A student who currently lives in a special themed house expressed a desire to have the Capen Village houses include stronger student autonomy. The student cited ResLife's control over who and how students are permitted to live in the house, as well as the permanent locking of important rooms within the house as inhibitors to building a student-controlled living environment and community that would exist in an off-campus house.
A commuter student expressed frustration that the former Commuter House that served as an important resource for commuter students had been downgraded to an inefficient and non-community conducive set of singles in a Haskell suite without prior notification from the Tufts administration.
A student living in Capen House, the residential house built within the Africana Center, cited the lack of a fire escape, as well as a basement reported to have asbestus, as severe safety concerns for residents. The student also pointed out that the sink in the residential facility is too small to effectively hold communal dinners, an inhibitor to building the type of community around shared cooking that residents desire.
A student asked how the lottery system will function for social themed houses in Capen Village for Fall of 2018, citing concerns that students are pressured to sign off-campus leases before the lottery system will start. Uncertainty about how themes will be decided and what the application process will look is a cause of anxiety for rising senior students especially.
A student suggested that selection to live in Capen Village take into consideration financial need and that chosen themes also take into consideration the need of marginalized students who do not currently have a social space to call their own.
A student expressed worry that Capen Village will serve as a tool of distraction to exempt the university from focusing on spatial inequities elsewhere on campus.
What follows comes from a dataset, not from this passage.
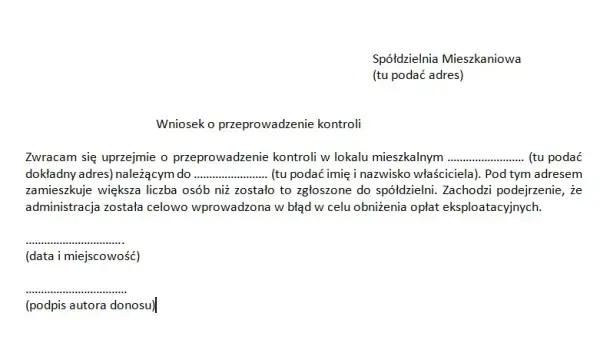 Jak napisać odwołanie do spółdzielni mieszkaniowej bez błędów?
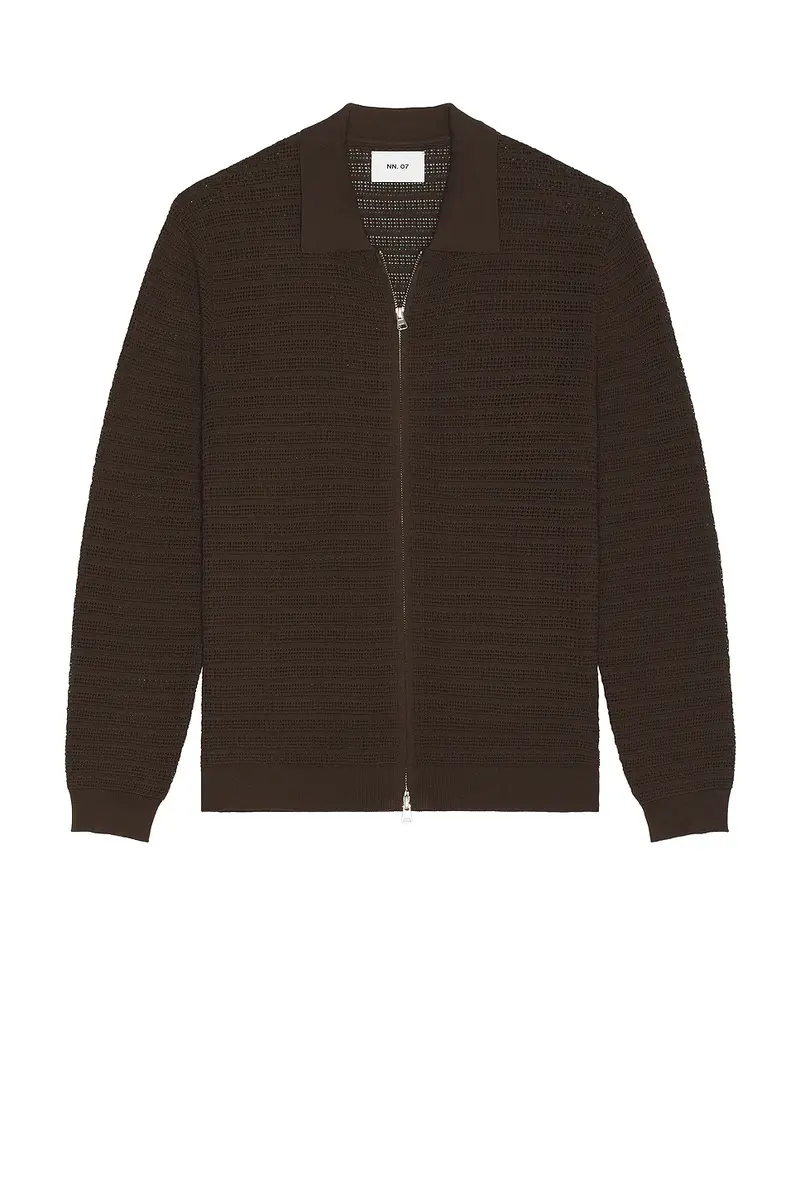 NN07 Gustav Long Sleeve Zip Sweater | Thumbnail 5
The student emphasized that many trans students still feel unsafe walking through Professors Row to get to the Health Center and that while Capen Village is a good idea, much more needs to be done to address this feeling of un-safety.
Additionally, there were questions to the panelists regarding how Capen Village was being funded, as well as the process by which the administration relocated faculty living in the Tufts-owned houses that will be re-purposed as Capen Village houses.